Starch stored in the form of complex sugars in plants is made up of a mixture of amylose and amylopectin that are polymers of glucose. Plants are able to produce glucose, and the excess glucose after the immediate energy needs of the plants, is stored as starch in different plant parts, including roots and seeds.
Functions of Carbohydrate
The functions of carbohydrates in the human body are discussed below:
Energy Production: The primary role of carbohydrates is to provide energy to all cells in the body. Many cells prefer glucose as a source of energy in comparison to other compounds like fatty acids. Some cells, such as red blood cells, can only produce using cellular energy from glucose.
In the breakdown of glucose, the first step is called glycolysis, which occurs in a complex series of ten-reaction steps. The second stage of glucose breakdown occurs in the mitochondria which is the powerhouse of the cells. One carbon atom and two oxygen atoms are removed producing more energy.
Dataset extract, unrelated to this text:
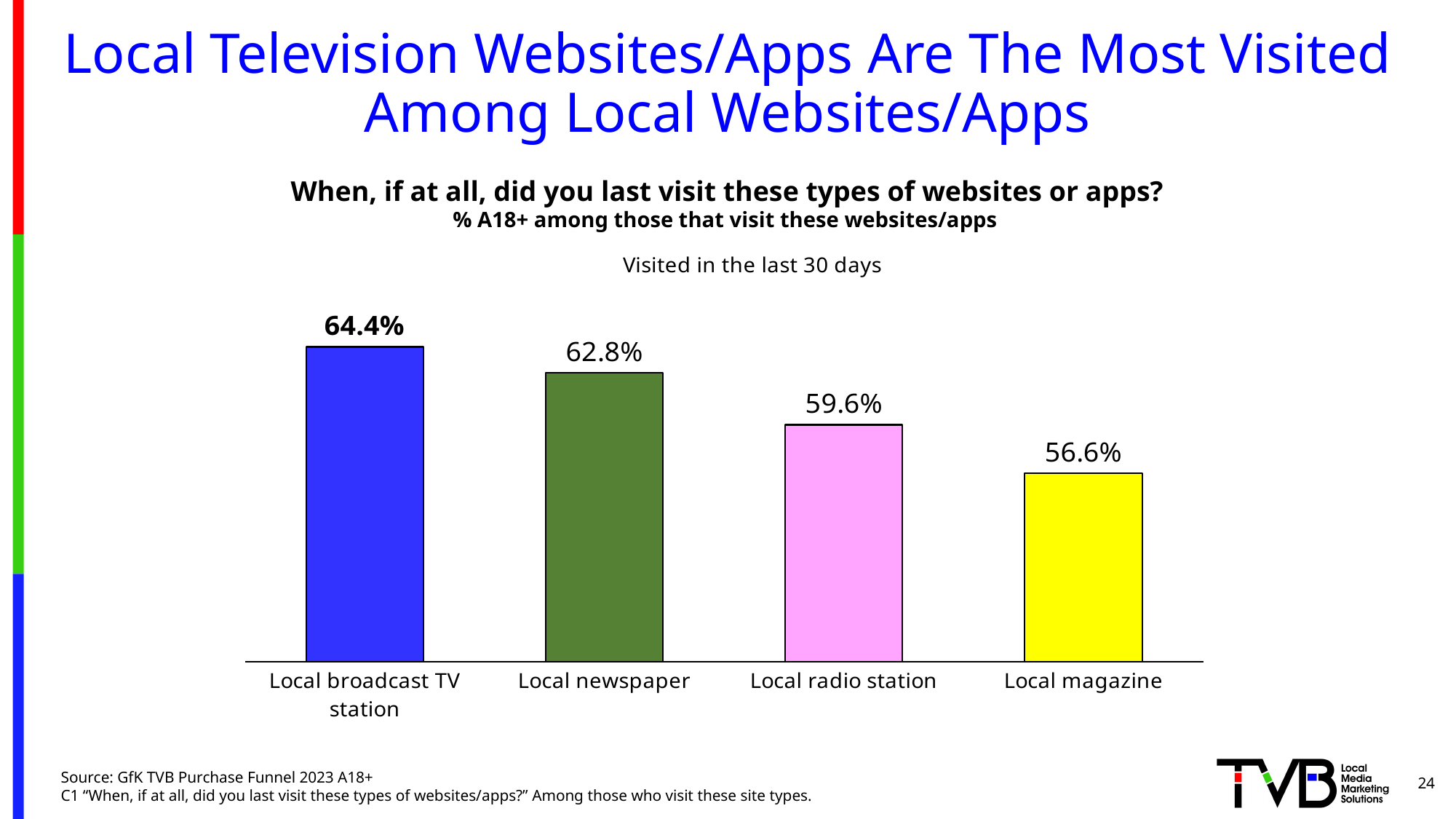
What is the value for Local newspaper? 62.8% What is the difference between the values for Local newspaper and Local radio station? 3.2 percentage points What is the value for Local radio station? 59.6% What kind of chart is shown on the slide? Bar chart Which is larger, the value for Local radio station or the value for Local magazine? Local radio station What is the value for Local magazine? 56.6% How many categories are shown in the chart? 4 Which category has the highest value? Local broadcast TV station What is the value for Local broadcast TV station? 64.4% What is the difference between the values for Local broadcast TV station and Local magazine? 7.8 percentage points What is the title of the chart? Visited in the last 30 days Which category has the lowest value? Local magazine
The energy from these carbon bonds is taken to another part of the mitochondria which makes the cellular energy use the energy in the available form.
Energy Storage: When the body has sufficient energy to support its functions, the excess glucose in the body is stored as glycogen, the majority of which is stored in the muscle and liver. A molecule of glycogen may contain over fifty thousand single glucose units and is highly branched, allowing for the speedy distribution of glucose when it is needed to make for the cells.
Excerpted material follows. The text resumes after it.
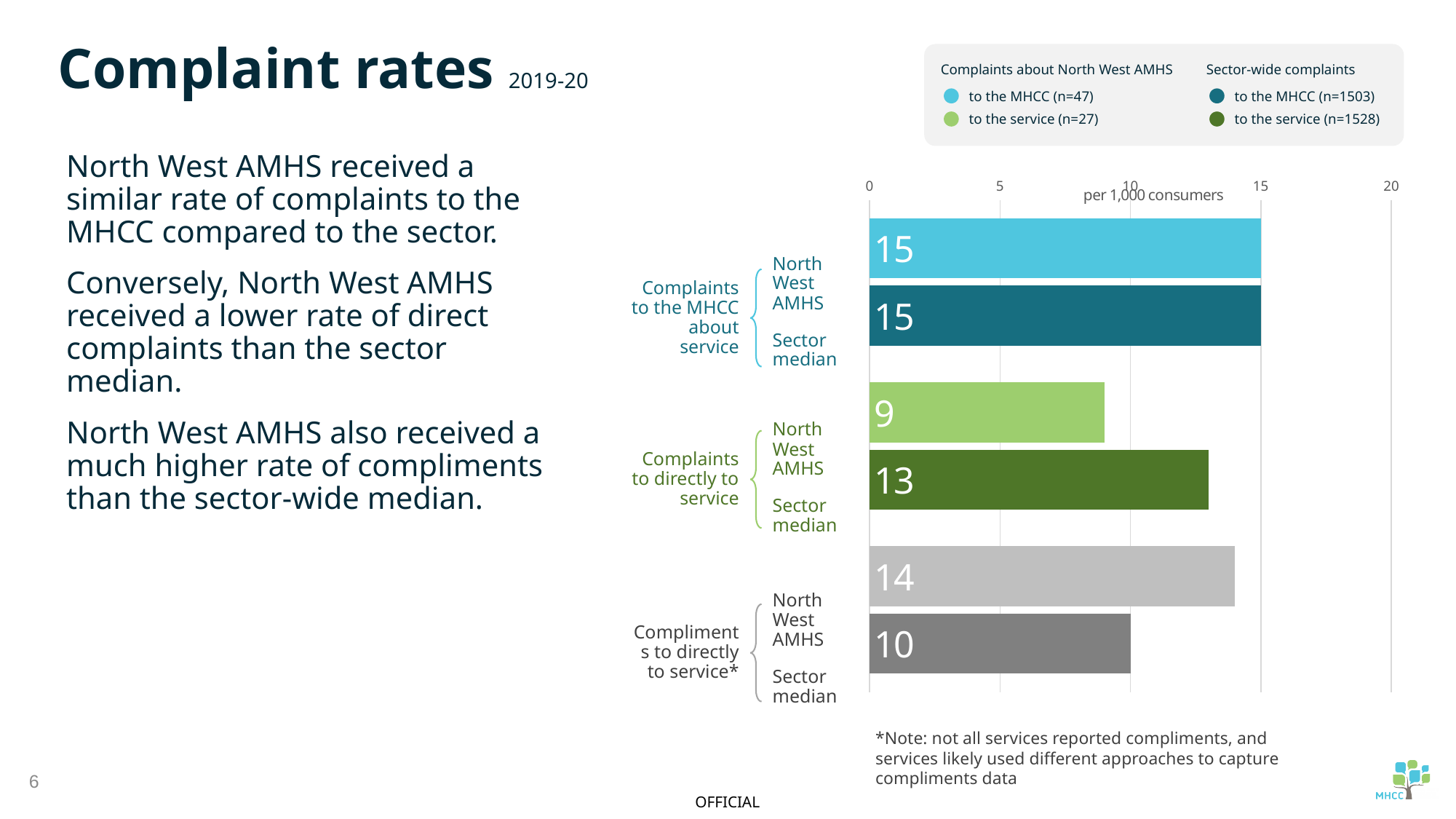
What is the rate of complaints to the MHCC about North West AMHS, per 1,000 consumers? 15 What is the rate of compliments made directly to the service for North West AMHS? 14 Which bar in the chart has the lowest value? North West AMHS, complaints directly to service For complaints made directly to the service, which is larger: North West AMHS or the sector median? Sector median What is the difference between the sector median and North West AMHS for complaints made directly to the service? 4 For compliments made directly to the service, which is larger: North West AMHS or the sector median? North West AMHS What unit is the chart's axis measured in? per 1,000 consumers What type of chart is shown on the slide? Bar chart What is the sector median rate of complaints made directly to the service? 13 What is the sector median rate of compliments made directly to the service? 10 What is the difference between North West AMHS and the sector median for compliments made directly to the service? 4 How many bars are plotted in the chart? 6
Building Macromolecules: Majority of the absorbed glucose is used to make energy, some glucose is altered into ribose and deoxyribose, which are important building blocks of important macromolecules, such as RNA, DNA, and ATP.
Glucose is additionally used to make the molecule NADPH, which is important for protection against oxidative stress and is utilized in many other chemical reactions in the body. If all of the energy is used in building needs of the body, excess glucose can be used to make fat.
Sparing Protein: When there is not sufficient glucose to meet the body’s needs, glucose is released from amino acids. As molecules of amino acids cannot be stored, this process requires the destruction of proteins, primarily from tissues of the muscles. The presence of sufficient glucose basically excludes the breakdown of proteins needed by the body from being used to make glucose.
Lipid Metabolism: As glucose level of the blood rises, the use of lipids as an energy source is inhibited. Therefore, glucose excessively has a ‘fat-sparing’ effect. It is because an increase in glucose level of blood enhances release of the hormone insulin, which orders cells to use glucose instead of lipids for production of energy.
Sufficient glucose levels in the blood also prevent the development of ketosis. Ketosis is a metabolic condition which results from an elevation of ketone bodies in the blood. Ketone bodies are an alternative source of energy that cells can use when there is insufficient glucose supply such as during fasting.
Conclusion
We can conclude from the above discussion that carbohydrates are one of three main nutrients found in foods and drinks along with proteins and fats. Fruits, like apples, bananas, berries, mangoes, melons, and oranges. The structure of the carbs is also discussed in the article. The function of carbohydrates like energy production, energy storage, etc. are also elaborated. The three types of carbohydrates and their importance is also discussed.